Der Wirtschaftsexperte der LINKEN, Klaus Ernst, setzte diesem vergleichsweise sanften Widerstand massive Forderungen seiner Partei und Fraktion entgegen. Die Bundesregierung habe lediglich „Wattebällchen gegen die Sanktionen“ geworfen.

Als Sofortmaßnahme müsse der US-amerikanische Botschafter ins deutsche Außenministerium einbestellt werden, wo ihm klargemacht werden solle, dass es die Vereinigten Staaten überhaupt nichts angehe, wo Deutschland und die EU wie viel Gas kaufen und wie es transportiert wird.

Weiterhin solle der Bundestag eine Entschließung verabschieden, in der die Sanktionen der USA gegen Nord Stream 2 zumindest kritisiert werden. Die Chancen dafür schätzt Ernst als recht gut ein, Widerstand könne eventuell von den Grünen kommen, die vor allem aus umweltpolitischer Sicht grundsätzlich gegen das Pipeline-Projekt seien.

Die Bundesregierung solle darüber hinaus ihre bevorstehende U-Ratspräsidentschaft für Bemühungen um eine gemeinsame Position gegen die Sanktionen und Unterstützung für betroffene Unternehmen zu erreichen

Sollten die USA unnachgiebig bleiben, müsse als letztes Mittel auch über Gegensanktionen aus Europa nachgedacht werden. Dem widersprach Michael Harms, der auf die Gefährdung der umfangreichen Interessen vieler deutscher Unternehmen in Nordamerika verwies und vor einer Sanktionsspirale warnte.

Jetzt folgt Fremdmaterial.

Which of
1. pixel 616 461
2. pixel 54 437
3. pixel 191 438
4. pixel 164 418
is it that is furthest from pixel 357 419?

Wenn allerdings klare Signale aus Berlin und Brüssel an die Adresse der US-Führung ausblieben, bestehe die Gefahr, dass Sanktionen den Fortgang und Abschluss der Arbeiten zur Fertigstellung der Pipeline ernsthaft behindert werden, meinte Ernst.

Auf die Frage nach seiner Prognose, ob und wann Nord Stream 2 in Betrieb gehen könne, antwortete der Vertreter der deutschen Wirtschaft: „Ich bin schon von Berufs wegen ein Optimist und hoffe, dass dieses Projekt in absehbarer Zeit einen erfolgreichen Abschluss findet“.